Regulated – The levy sets the price ceiling. Emitter buyers in the past have applied a risk discount to their price offer. All trades are bilateral, and all risks and costs are born in the price.

Voluntary – There is finally, in 2021, a futures price. The price arrives through a willing buyer and seller.

Supply Chain In-setting – Prices are settling into two camps. These two camps are market access and data purchase.

Personal Services – The price for GHG reductions is bundled into other environmental benefits. Foundations are meeting their requirements to disburse money, and the favorable tax treatment of the sale does adjust the price settlement.

Imbedded in an offset is the concept of the permanence of the GHG removal. The protocol and market systems currently do not have a process to deal with a temporary removal. It also does not have a methodology for the farm to repay or buy back the temporary reduction.

A go-forward system based on additionality is fundamental to a marketplace.

Biological systems can reach a steady state of equilibrium, and additionality may not be possible.

Q: Compared to crop-based emissions reductions, the development of offset protocols is more complicated in livestock production due to the complexity of the ecosystems and management systems involved. What can farmers and their associations do to overcome this challenge and leverage the co-benefits taking place on their farms and ranches?

A: Observations are:

  • Protocols already exist in the commercial feeding of slaughter animals.
  • Protocol development opportunities failed on the dairy farm due to the lack of heifer data.
  • The swine industry has examined barn operations for GHG reductions.
  • Annual cropping farms should expand their soil sampling efforts to understanding their soil carbon sinks.
  • Perennial grass and grazing farms should start soil sampling to understanding their soil carbon sinks.
  • A farm or ranch needs to inventory its N2O and CH4 emissions to begin a management process.
Q: Over the last few years companies including General Mills, Cargill, McDonald's, McCains, etc. have announced plans to advance regenerative agriculture – how will growers work to meet these targets, and can carbon markets play a role?

A:  These companies have made promises to their bankers and investors on the size of their Scope 1, 2, and 3 emissions (upstream, factory and downstream emissions) and what reductions to these emissions over time are being promised. As an example, Maple Leaf received a 1% discount on their interest rate for a $2 billion credit facility based on an ESG promise.
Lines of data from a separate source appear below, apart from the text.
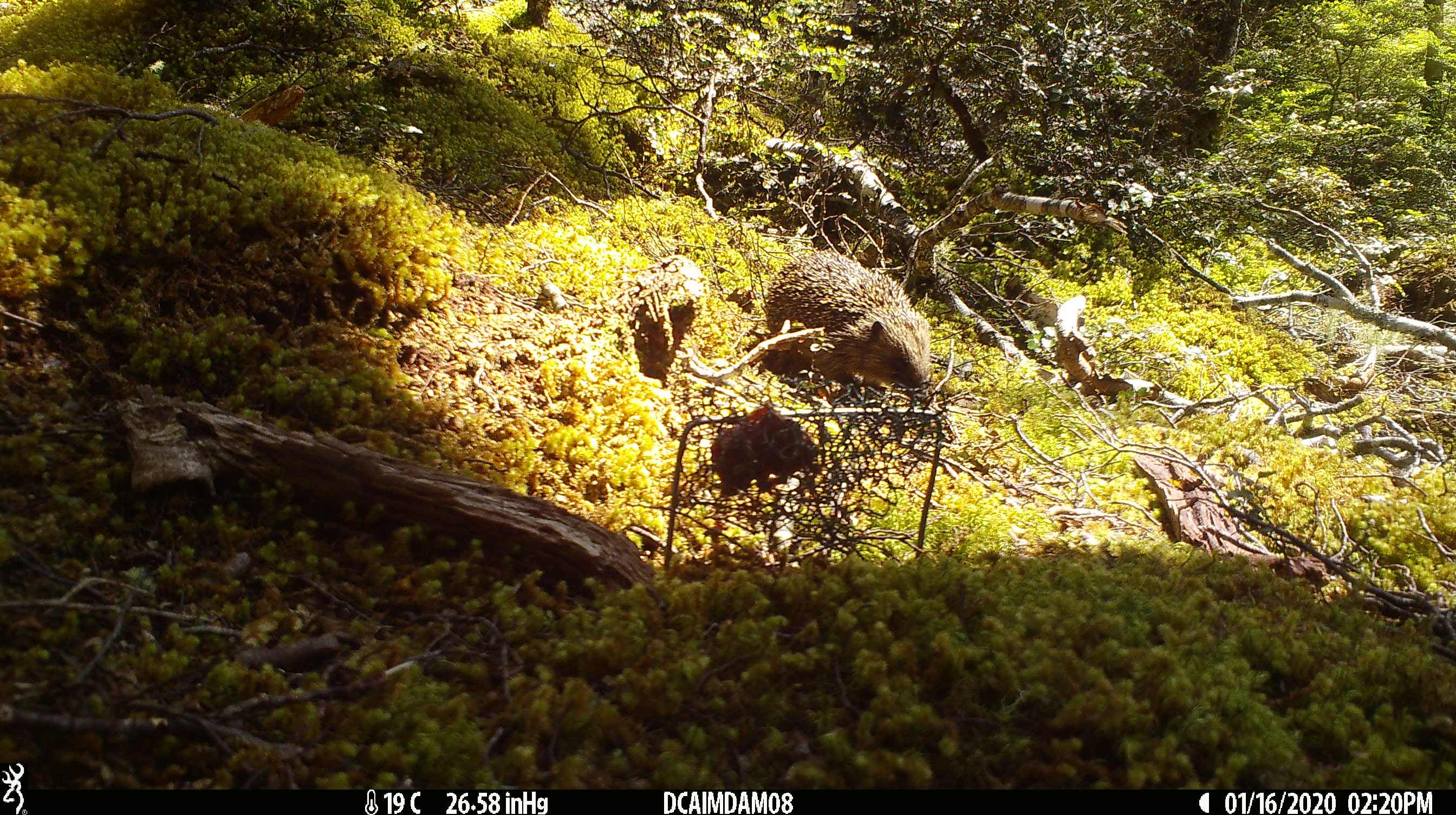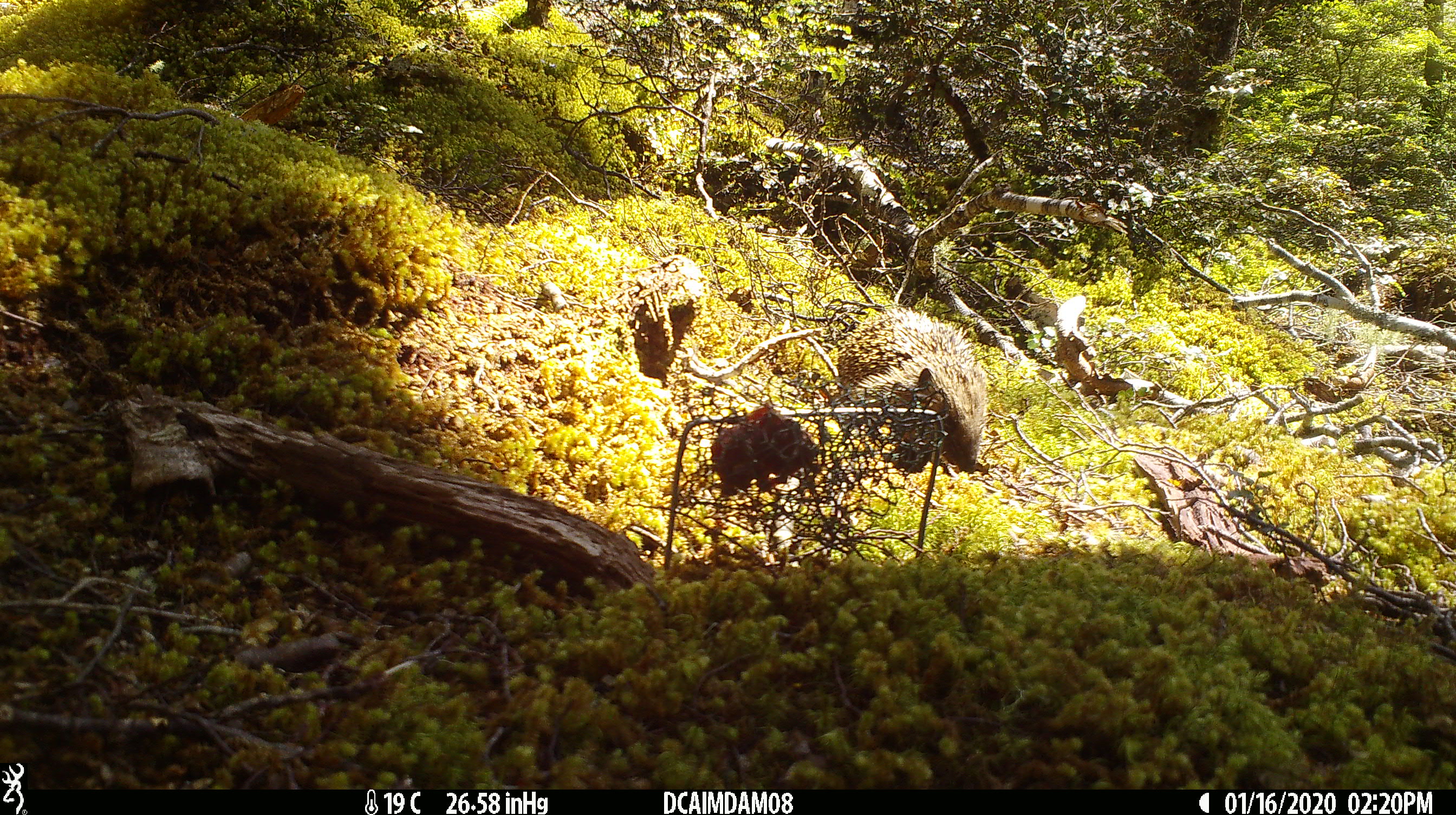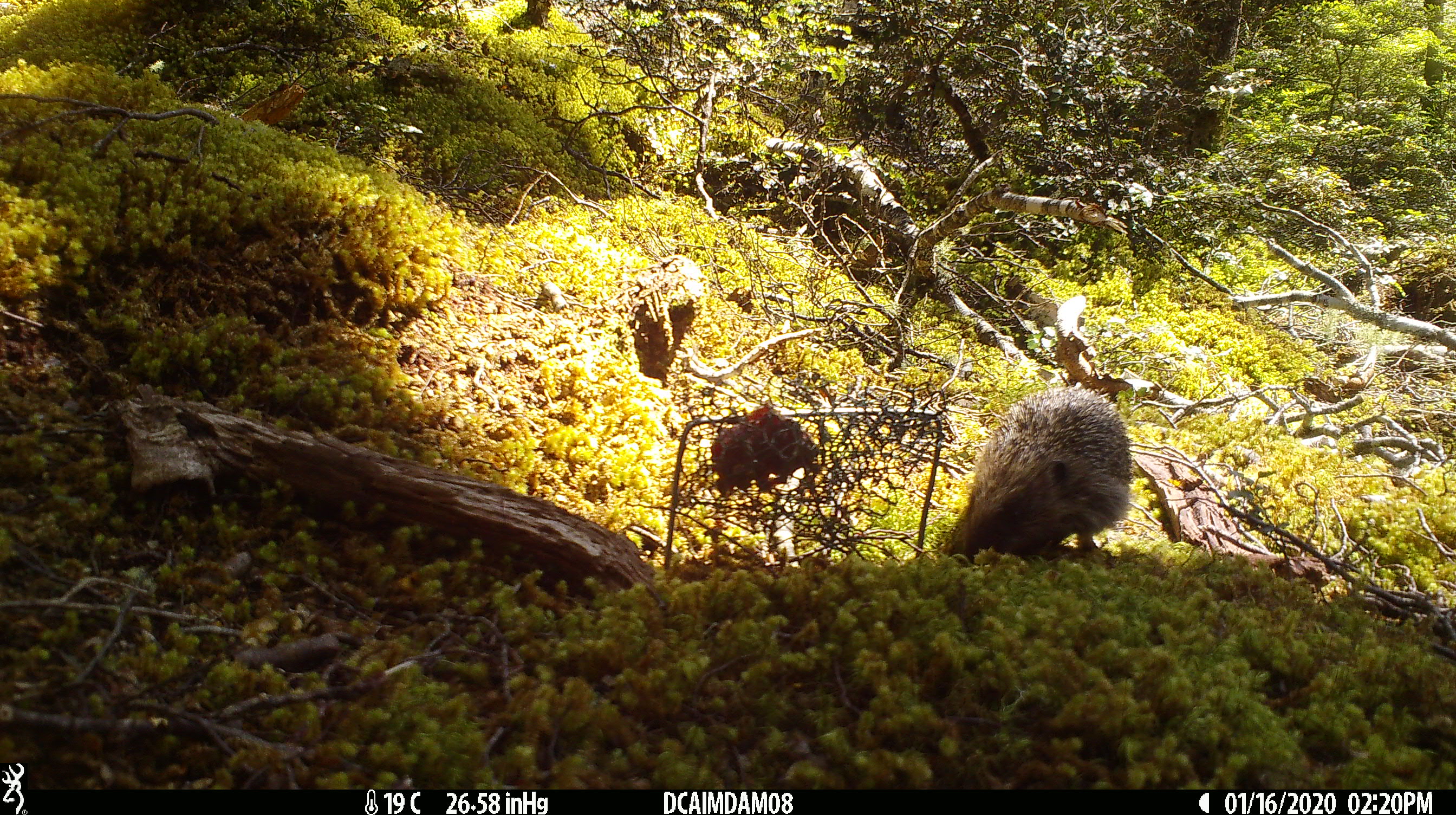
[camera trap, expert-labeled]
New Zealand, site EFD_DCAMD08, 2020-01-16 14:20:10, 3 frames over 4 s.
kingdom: Animalia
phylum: Chordata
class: Mammalia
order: Eulipotyphla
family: Erinaceidae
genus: Erinaceus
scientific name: Erinaceus europaeus europaeus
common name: european hedgehog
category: hedgehog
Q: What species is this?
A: Hedgehog (european hedgehog) (Erinaceus europaeus europaeus).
The size of these ESG promises is reaching $4 Billion. Offsets play a role in meeting their needs.

Read the fine print. With the lack of any sustainability certification on an annual crop farm, the farm community will need to address and pay the cost to enter any, and all supply chain requirements.

Q: What is the biggest barrier for farmers in Canada to transition into a carbon market? What is the biggest opportunity?
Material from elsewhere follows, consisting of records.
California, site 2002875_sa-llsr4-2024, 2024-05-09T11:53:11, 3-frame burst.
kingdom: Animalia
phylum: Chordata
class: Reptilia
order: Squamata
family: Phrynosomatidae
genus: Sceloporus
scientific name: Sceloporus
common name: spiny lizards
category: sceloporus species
A: The biggest opportunity is to start using GHG emissions as a place to examine farm cost structure.

The biggest barrier is farmers believe in their own advertising. The second is relying on government money to build protocols.

Q: Sometimes models are used instead of field-level science to determine emissions reductions. Are there any areas of research in agriculture where we are finding our emissions reductions are greater than previously modeled?

A: Yes. Our models and then the protocols need constant revisions. CCP and NERP as examples need updating. However, science papers do study enteric fermentation CH4 reductions and report the additives do work.

Q: The government of Canada has been discussing and consulting on its proposed offset framework for nearly 5 years. This past spring, they released draft regulations for that framework. Where do you believe those conversations are headed as we move into the fall?

A:

  • The timeframe on approving protocols previously approved in other jurisdictions needs certainty.
  • The regulatory certainty is submitting a new protocol.
  • The weights and measure issues: like contract standards and contract performance, trading between a buyer in one province and a seller in another, pricing consistency between jurisdictions as examples.
Q: It’s 2030 – what does an ideal carbon market look like for Canada?

A: In 2030, the four carbon markets will be fully functional.